Entendo seu cansaço, haja filmes, heim? hehe. De todos, Boa Sorte Meu Amor foi o único que pude ver na Mostra de Conquista. Gosto, apesar de não ser dos meus preferidos. Acho interessante a forma como o protagonista vai se desconstruindo em busca de seu amor e a forma como termina.
Lendo suas notas, percebi a pouca atenção que dei à produção nacional nessa edição da Mostra (e do Festival do Rio) neste ano. Cansaço, preguiça, não sei o que foi, mas agora é hora de correr atrás do prejuízo. Pelo menos Verônica vai ser fácil, já que está nos cinemas (nas poucas salas que restaram com o lançamento dessa porcaria de vampiros brilhantes)
Gosto de Alois Nebel, mas é justamente pelo visual. A trama arrastada acabou me cansando.
Garrone é Garrone e, mesmo com todas as críticas que ouvi e li, acho que Reality é o ponto mais alto de sua filmografia e conversa com qualquer nacionalidade, o que é sempre muito bom.
Além das Montanhas foi um filme que me pegou de jeito. Acho fantástica a composição estética de Mungiu e gosto muito da história e da abordagem a uma questão tão séria como a religiosidade exacerbada na Romênia. Foi um dos que mais gostei na Mostra, inclusive.
Brenno, se programe, junte grana, pense positivo. A experiência é incrível.
Cansaço me define, Amanda, hehe. O que me encanta muito em Boa Sorte, Meu Amor é como um filme sobre a possível relação amorosa desses dois jovens se transforma num filme sobre o passado histórico do Recife, as hierarquias sociais, a questão da geografia do lugar, o problema da moradia, a relação sertão x vida urbana. Povo de Pernambuco é porreta.

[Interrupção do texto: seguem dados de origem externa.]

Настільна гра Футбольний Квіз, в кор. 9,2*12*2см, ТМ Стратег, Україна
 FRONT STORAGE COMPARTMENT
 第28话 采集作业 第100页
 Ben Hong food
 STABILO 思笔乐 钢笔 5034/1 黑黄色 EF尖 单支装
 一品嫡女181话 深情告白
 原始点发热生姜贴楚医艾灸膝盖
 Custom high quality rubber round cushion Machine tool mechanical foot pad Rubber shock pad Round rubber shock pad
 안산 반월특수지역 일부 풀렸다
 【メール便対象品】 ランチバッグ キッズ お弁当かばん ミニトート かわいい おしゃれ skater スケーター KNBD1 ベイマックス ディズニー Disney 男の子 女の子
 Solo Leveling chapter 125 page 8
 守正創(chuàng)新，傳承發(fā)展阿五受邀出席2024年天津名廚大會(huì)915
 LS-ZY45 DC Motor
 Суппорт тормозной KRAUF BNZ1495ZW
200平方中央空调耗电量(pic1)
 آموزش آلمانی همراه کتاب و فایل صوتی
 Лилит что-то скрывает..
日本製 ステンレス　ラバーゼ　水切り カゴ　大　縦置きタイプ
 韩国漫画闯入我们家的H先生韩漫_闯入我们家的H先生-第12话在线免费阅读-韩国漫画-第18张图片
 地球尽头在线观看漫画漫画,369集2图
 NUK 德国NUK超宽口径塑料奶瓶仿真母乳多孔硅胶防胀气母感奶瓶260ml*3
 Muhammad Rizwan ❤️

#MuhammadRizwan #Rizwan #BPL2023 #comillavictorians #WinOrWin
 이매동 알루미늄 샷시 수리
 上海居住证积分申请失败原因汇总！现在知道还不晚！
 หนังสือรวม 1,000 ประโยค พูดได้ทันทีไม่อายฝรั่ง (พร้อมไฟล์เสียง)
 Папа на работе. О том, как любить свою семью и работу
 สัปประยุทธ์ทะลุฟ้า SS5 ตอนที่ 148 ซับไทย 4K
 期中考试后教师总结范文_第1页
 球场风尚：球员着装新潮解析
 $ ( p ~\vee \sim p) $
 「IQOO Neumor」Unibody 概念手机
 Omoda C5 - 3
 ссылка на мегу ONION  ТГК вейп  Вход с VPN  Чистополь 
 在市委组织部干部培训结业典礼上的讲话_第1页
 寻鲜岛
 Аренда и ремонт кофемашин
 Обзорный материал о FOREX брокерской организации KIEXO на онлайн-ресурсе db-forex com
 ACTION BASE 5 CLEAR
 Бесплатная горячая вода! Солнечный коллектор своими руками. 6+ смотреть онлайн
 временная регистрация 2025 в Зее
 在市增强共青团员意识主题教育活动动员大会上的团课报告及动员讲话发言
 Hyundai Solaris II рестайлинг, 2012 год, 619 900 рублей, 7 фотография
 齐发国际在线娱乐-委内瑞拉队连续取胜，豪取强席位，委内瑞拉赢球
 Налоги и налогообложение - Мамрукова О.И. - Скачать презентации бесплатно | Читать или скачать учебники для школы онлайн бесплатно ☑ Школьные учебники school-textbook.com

Cecilia, e eu me dei conta de como vi muitos filmes nacionais, o que acho válido porque com a distribuição que temos, muita coisa se perde. Alois Nebel também me encanta mais pelo visual, a história é triste, mas não precisava ser arrastada mesmo. Reality foi uma grande surpresa, é um filme coeso, tem um conceito ali que se mantém por todo o filme, inclusive esteticamente. Já Além das Montanhas não me ganhou muito. Também acho fodaça a noção de composição que o diretor tem, tudo está em seu lugar, apesar da situação tensa. Mas acho a história inchada, se demora demais, às vezes até redundante. Mas já quero muito rever esse filme.